The transactivation function of NF-κB is also regulated in the nucleus through interaction with HDAC corepressor proteins. Ashburner et al. (115) demonstrate in their study a direct interaction between the HDAC1 and NF-κB p65 subunit by which HDAC1 exerts its corepressor function. Overexpression of HDAC1 and HDAC2 was shown to repress TNF-α-induced NF-κB-regulated gene expression. HDAC2 does not interact with NF-κB directly, but can probably regulate NF-κB activity through its association with HDAC1. In accordance with this, chemical inhibitors of HDAC activity such as trichostatin A increased expression of an NF-κB-dependent reporter gene as well as an endogenous IL-8 gene. Thus, the association of NF-κB with the HDAC1 and HDAC2 corepressor proteins functions to repress basal expression of NF-κB-dependent genes as well as to control the induced level of expression of these genes.

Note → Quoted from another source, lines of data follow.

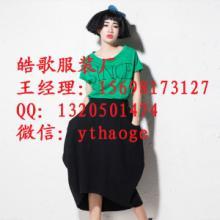 供应河南批发市场日韩大码女装批发 棉麻女装 韩国大码女装厂家图片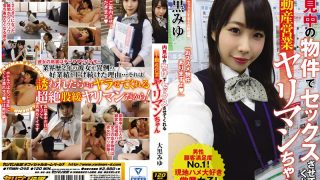YRMN-045 Jav Censored
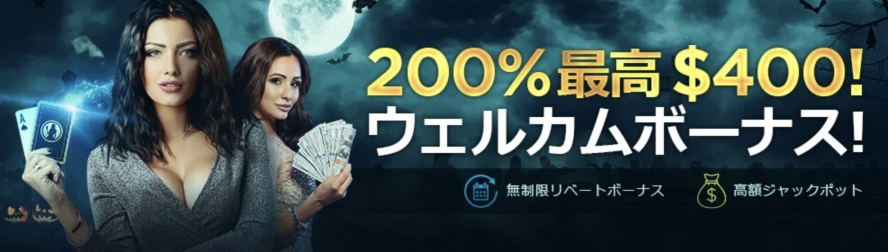 live-casino-house-deposit-bonus-2020-10
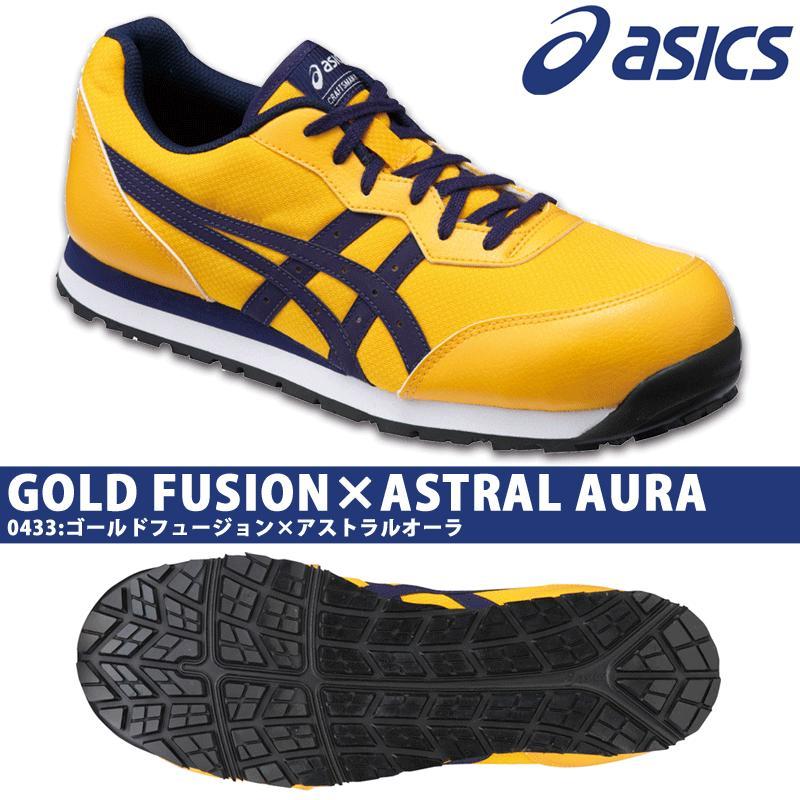 アシックス 安全靴  FCP201 asics ウィンジョブ CP201 メッシュ 新色 ひも(送料無料※一部地域を除く) メーカー在庫・お取り寄せ品 proues 10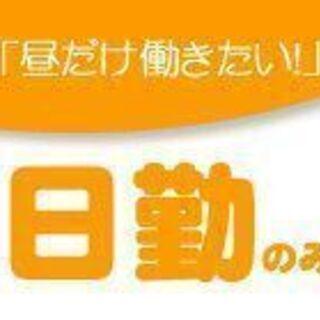 【12月&1月に働ける方急募!!】週1日~でもOK!働きたい日数...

Activation of NF-κB may be induced by a variety of pathogenic stimuli, including bacterial products, such as metalloproteases (MMP-3 and 9), viral proteins, cytokines such as IL-1 and TNF-α, growth factors such as PDGF, radiation, ischemia/reperfusion, and oxidative stress through multiple pathways (107, 108). The activation of NF-κB occurs within minutes of stimulation since de novo protein synthesis is not required and the activated NF-κB in turn mediates expression of more than 150 genes involved in inflammatory and immune responses (116). It is important to note that the promoters and enhancers of NF-κB-dependent genes also contain binding sites for other transcription factors and interplay of these factors can potentiate or repress the ability of NF-κB to initiate transcription. However, it is in events of abnormal, constitutive activation of NF-κB that major problems arise resulting in many chronic inflammatory diseases as well as cancer. Persistent activation of NF-κB inhibits apoptosis and promotes proliferation leading to hyperplasia (107–109, 117, 118).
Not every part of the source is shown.